Studio album by Rooney
- Released: July 17, 2007
- Studios: Seedy Underbelly; Big Brown Sound; The Boat; The Pass; Encore Recording Studios; Sunset Sound;
- Genres: Alternative rock; power pop;
- Length: 43:54
- Label: Geffen
- Producer: John Fields

Rooney chronology
| Rooney (2003) | Calling the World (2007) | Eureka (2010) |

Singles from Calling the World
- "When Did Your Heart Go Missing?" Released: March 6, 2007; "I Should've Been After You" Released: 2007; "Are You Afraid?" Released: 2008;

= Calling the World =

Calling the World is the second studio album by American alternative rock band Rooney. It was released on July 17, 2007, through Geffen Records.

The album is the result of almost three years of recording, with over 50 songs recorded during the sessions. "When Did Your Heart Go Missing?", was released as the lead single. The album was produced by John "Strawberry" Fields. Rooney unveiled tracks from the album at a series of Monday night concerts in Los Angeles during March. The cover is a recreation of the cover to the self-titled debut album by the Doors and an homage to Rubber Soul by the Beatles. Alternative artwork was used on the album's European release.

Following its release, Calling the World debuted at number 42 on the U.S. Billboard 200, selling about 15,000 copies in its first week. A second single "I Should've Been After You" was released later in the year, while a third single, "Are You Afraid?" was released in some countries early in 2008.

Professional ratings
Aggregate scores
| Source | Rating |
| Metacritic | 60/100 |
Review scores
| Source | Rating |
| Absolutepunk.net | 89% |
| AllMusic | Star |
| Rolling Stone | Star |
| stv.tv | Star |

==Track listing==

- Additional tracks
The album came with bonus songs depending on where it was purchased:
- Best Buy – "Get Away"
- iTunes – "Sleep Song"
- Target – "Jump in My Bed"
- UK bonus tracks – "Jump in My Bed" and "Get Away"
- Japan bonus tracks – all of the above
- France bonus tracks – "Get Away" and "Sleep Song"

» **Do this**
Return the part of the Rooney album article above, word for word, from "The album is" to "album's European release.".

» **Information shown**
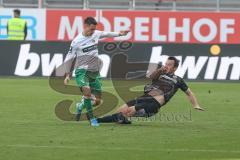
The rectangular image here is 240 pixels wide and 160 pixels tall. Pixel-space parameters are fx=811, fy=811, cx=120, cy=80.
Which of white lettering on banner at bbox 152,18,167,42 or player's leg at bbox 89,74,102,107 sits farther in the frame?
→ white lettering on banner at bbox 152,18,167,42

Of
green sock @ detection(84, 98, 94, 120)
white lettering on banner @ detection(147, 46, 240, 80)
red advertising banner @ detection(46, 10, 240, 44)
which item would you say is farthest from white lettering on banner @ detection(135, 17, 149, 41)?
green sock @ detection(84, 98, 94, 120)

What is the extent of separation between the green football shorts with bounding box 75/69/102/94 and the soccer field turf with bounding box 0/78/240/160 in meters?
0.81

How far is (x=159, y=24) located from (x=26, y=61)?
11399 millimetres

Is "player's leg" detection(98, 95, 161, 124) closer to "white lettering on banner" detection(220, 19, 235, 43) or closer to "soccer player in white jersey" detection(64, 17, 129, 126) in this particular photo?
"soccer player in white jersey" detection(64, 17, 129, 126)

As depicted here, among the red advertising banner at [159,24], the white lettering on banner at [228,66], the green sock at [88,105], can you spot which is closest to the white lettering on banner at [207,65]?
the white lettering on banner at [228,66]

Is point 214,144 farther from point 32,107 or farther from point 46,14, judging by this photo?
point 46,14

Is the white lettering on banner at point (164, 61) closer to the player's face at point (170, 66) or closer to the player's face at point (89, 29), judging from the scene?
the player's face at point (89, 29)

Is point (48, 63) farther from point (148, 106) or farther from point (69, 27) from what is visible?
point (148, 106)

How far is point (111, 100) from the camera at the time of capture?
21578mm

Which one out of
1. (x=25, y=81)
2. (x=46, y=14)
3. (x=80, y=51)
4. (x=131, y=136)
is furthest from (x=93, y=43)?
(x=46, y=14)

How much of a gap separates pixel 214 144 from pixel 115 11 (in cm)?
2674

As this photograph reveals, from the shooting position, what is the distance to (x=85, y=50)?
52.4ft

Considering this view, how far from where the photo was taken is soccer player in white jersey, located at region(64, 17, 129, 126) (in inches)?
616

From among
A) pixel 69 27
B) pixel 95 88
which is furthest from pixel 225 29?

» **Result of this task**
The album is the result of almost three years of recording, with over 50 songs recorded during the sessions. "When Did Your Heart Go Missing?", was released as the lead single. The album was produced by John "Strawberry" Fields. Rooney unveiled tracks from the album at a series of Monday night concerts in Los Angeles during March. The cover is a recreation of the cover to the self-titled debut album by the Doors and an homage to Rubber Soul by the Beatles. Alternative artwork was used on the album's European release.